6 I agree that this defendant's culpability should be assessed at the low end of the scale.
7 This defendant is entitled to the same subjective mitigating factors which were applied to the defendants in the previous proceedings. These include the undertaking of a number of acts which reflected extreme contrition for what had occurred, and full co-operation with the WorkCover Authority of New South Wales. In addition, as a substantial shareholder in the defendant companies which were the subject of the earlier proceedings, the impact of the fines borne by each of the companies would be reflected in a lessening of the value of this defendant's shareholding in those companies.

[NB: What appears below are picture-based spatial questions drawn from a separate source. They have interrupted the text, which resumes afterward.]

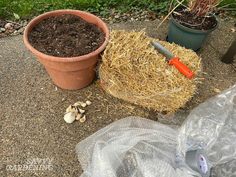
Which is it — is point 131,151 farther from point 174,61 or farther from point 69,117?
point 174,61

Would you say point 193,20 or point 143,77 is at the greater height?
point 193,20

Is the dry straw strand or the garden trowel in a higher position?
the garden trowel

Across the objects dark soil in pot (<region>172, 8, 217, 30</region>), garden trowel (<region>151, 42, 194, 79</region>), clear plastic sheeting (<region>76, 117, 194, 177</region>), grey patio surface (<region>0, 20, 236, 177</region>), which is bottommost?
grey patio surface (<region>0, 20, 236, 177</region>)

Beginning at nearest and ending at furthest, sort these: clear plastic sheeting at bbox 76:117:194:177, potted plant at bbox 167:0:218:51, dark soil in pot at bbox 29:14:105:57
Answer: clear plastic sheeting at bbox 76:117:194:177 < dark soil in pot at bbox 29:14:105:57 < potted plant at bbox 167:0:218:51

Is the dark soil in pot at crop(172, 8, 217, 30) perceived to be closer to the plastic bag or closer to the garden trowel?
the garden trowel

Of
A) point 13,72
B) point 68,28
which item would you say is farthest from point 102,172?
point 13,72

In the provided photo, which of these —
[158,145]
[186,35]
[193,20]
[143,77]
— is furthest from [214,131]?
[193,20]

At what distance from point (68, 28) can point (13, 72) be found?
0.60 meters

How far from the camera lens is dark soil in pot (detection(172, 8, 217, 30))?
2508 millimetres

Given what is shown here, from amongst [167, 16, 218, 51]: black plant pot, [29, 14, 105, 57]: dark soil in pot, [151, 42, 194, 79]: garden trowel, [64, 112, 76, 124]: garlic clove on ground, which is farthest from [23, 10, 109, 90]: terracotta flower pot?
[167, 16, 218, 51]: black plant pot

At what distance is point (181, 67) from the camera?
2.06 metres

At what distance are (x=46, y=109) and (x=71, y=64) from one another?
0.41 metres

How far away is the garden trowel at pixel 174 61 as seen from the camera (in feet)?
6.67

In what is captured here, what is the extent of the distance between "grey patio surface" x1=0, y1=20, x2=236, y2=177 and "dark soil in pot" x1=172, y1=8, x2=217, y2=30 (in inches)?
11.6
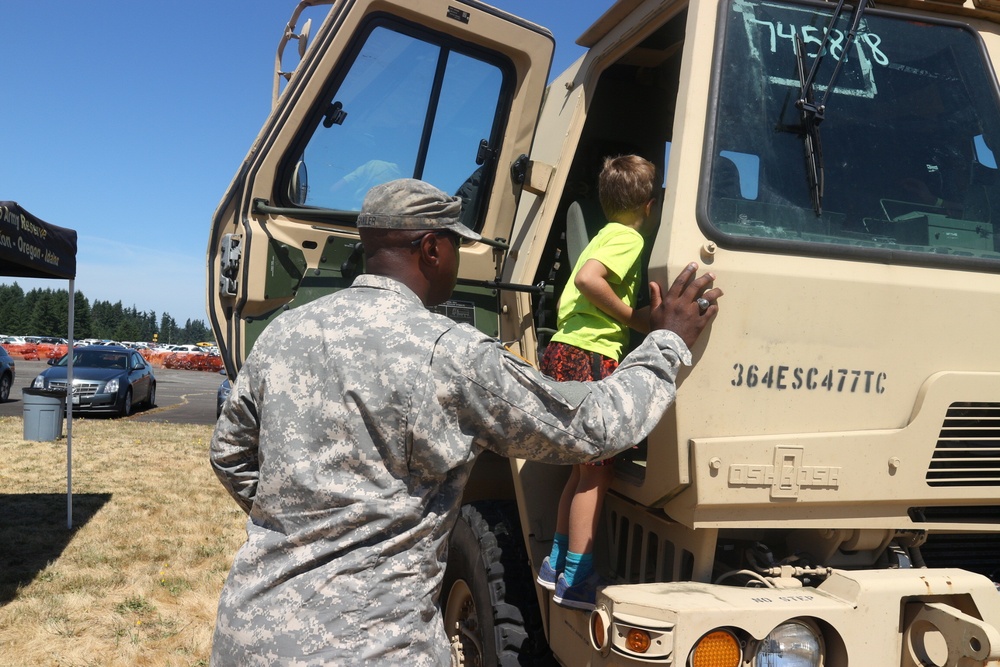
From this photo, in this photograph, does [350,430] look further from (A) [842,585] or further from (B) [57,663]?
(B) [57,663]

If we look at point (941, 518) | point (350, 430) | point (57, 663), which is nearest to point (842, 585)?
point (941, 518)

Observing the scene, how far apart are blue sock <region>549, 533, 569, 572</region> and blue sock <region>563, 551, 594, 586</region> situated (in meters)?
0.05

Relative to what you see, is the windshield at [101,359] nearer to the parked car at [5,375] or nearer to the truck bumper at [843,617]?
the parked car at [5,375]

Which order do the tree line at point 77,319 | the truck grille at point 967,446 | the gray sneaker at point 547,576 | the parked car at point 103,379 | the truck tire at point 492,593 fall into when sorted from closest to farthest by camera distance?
the truck grille at point 967,446 < the gray sneaker at point 547,576 < the truck tire at point 492,593 < the parked car at point 103,379 < the tree line at point 77,319

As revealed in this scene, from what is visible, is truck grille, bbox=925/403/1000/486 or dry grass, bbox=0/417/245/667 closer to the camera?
truck grille, bbox=925/403/1000/486

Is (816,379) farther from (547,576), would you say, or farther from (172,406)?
(172,406)

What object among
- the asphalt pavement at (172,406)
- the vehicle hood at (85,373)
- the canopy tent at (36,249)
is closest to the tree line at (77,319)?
the asphalt pavement at (172,406)

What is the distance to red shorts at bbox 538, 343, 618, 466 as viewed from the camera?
258 centimetres

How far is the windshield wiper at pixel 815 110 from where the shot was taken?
231 cm

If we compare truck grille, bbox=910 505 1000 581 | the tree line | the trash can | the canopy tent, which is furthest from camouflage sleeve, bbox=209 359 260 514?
the tree line

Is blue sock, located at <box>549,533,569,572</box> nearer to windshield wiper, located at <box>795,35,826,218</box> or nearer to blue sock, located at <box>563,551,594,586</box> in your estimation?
blue sock, located at <box>563,551,594,586</box>

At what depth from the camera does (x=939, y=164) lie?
97.7 inches

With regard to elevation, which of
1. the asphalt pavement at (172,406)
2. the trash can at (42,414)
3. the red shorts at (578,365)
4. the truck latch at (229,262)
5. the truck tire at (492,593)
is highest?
the truck latch at (229,262)

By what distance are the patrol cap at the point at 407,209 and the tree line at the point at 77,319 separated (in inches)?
3530
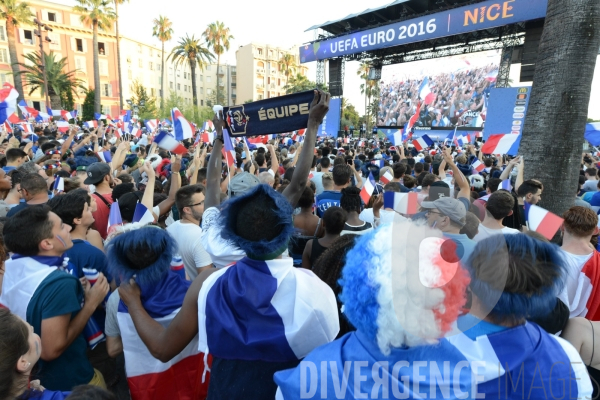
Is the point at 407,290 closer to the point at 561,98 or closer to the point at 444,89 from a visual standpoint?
the point at 561,98

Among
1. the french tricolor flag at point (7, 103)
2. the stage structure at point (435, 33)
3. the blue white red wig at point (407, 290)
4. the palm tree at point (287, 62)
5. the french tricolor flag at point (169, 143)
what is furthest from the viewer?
the palm tree at point (287, 62)

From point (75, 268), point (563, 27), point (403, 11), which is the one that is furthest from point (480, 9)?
point (75, 268)

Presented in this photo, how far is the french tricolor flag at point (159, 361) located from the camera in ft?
6.14

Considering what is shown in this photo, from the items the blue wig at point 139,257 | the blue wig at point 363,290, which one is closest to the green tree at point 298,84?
the blue wig at point 139,257

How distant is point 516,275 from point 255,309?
3.12 feet

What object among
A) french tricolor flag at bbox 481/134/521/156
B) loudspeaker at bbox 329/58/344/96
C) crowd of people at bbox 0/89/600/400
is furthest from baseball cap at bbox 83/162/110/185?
loudspeaker at bbox 329/58/344/96

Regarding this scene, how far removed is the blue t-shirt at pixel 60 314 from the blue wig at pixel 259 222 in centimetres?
104

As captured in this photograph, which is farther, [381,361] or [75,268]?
[75,268]

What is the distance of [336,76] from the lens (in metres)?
30.3

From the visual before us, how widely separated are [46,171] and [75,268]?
421 centimetres

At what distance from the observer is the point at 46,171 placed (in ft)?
18.3

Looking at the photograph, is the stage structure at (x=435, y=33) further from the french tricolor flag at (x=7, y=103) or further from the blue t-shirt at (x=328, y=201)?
the french tricolor flag at (x=7, y=103)

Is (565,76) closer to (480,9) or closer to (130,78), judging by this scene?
(480,9)

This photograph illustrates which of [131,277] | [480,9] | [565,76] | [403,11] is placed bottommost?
[131,277]
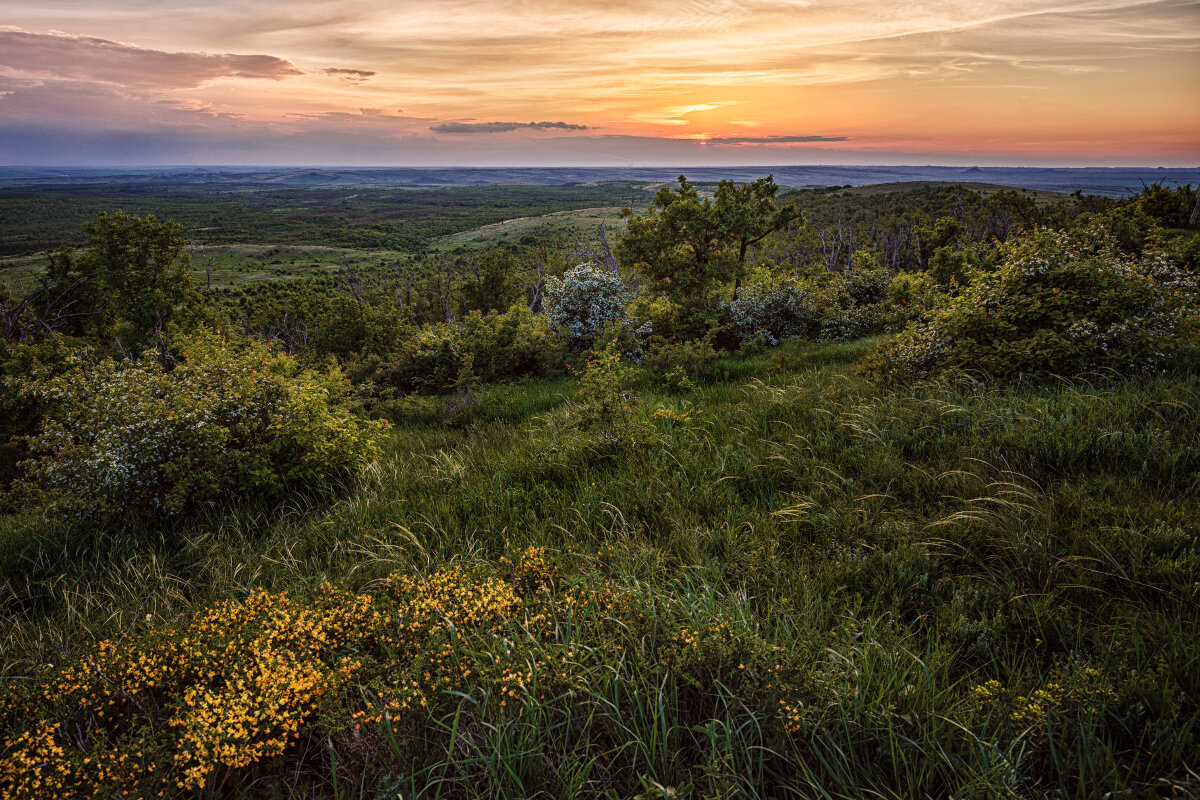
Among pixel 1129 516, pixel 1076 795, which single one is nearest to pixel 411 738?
pixel 1076 795

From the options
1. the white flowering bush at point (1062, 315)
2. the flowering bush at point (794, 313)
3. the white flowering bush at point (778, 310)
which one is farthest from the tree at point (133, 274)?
the white flowering bush at point (1062, 315)

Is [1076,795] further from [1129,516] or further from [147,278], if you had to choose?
[147,278]

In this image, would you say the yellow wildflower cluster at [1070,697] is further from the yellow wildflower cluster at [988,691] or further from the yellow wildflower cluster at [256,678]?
the yellow wildflower cluster at [256,678]

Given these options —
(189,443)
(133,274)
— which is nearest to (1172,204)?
(189,443)

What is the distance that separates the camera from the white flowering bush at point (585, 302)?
19812mm

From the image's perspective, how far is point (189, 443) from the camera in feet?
18.5

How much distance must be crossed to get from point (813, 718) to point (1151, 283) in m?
7.51

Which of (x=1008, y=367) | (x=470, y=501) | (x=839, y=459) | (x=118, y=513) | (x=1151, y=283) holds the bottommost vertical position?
(x=118, y=513)

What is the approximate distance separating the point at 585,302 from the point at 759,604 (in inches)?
704

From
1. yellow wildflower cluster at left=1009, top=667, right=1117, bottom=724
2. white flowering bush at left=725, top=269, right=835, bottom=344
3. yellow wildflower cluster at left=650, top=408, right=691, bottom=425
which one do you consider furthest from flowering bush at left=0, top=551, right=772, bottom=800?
white flowering bush at left=725, top=269, right=835, bottom=344

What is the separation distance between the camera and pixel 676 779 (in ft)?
7.08

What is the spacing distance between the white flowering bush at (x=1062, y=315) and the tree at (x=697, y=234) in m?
11.5

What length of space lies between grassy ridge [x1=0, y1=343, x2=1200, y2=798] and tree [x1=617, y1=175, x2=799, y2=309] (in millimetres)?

8 The maximum penalty is the sum of $55,000. In all the circumstances I impose a penalty of $3,500.
9 The Prosecutor sought orders for a moiety and costs, which were not opposed.
10 I make the following orders:
1. The defendant, Paul Giannikouris, is found guilty of the offence charged in the order and convicted accordingly.
2. I impose a monetary fine of $3,500 with a moiety to the Prosecutor.
3. The defendant is to pay the Prosecutor's costs as assessed by the Court in default of agreement, being costs which were not capable of being recovered in proceedings 4234 and 4235 of 2003.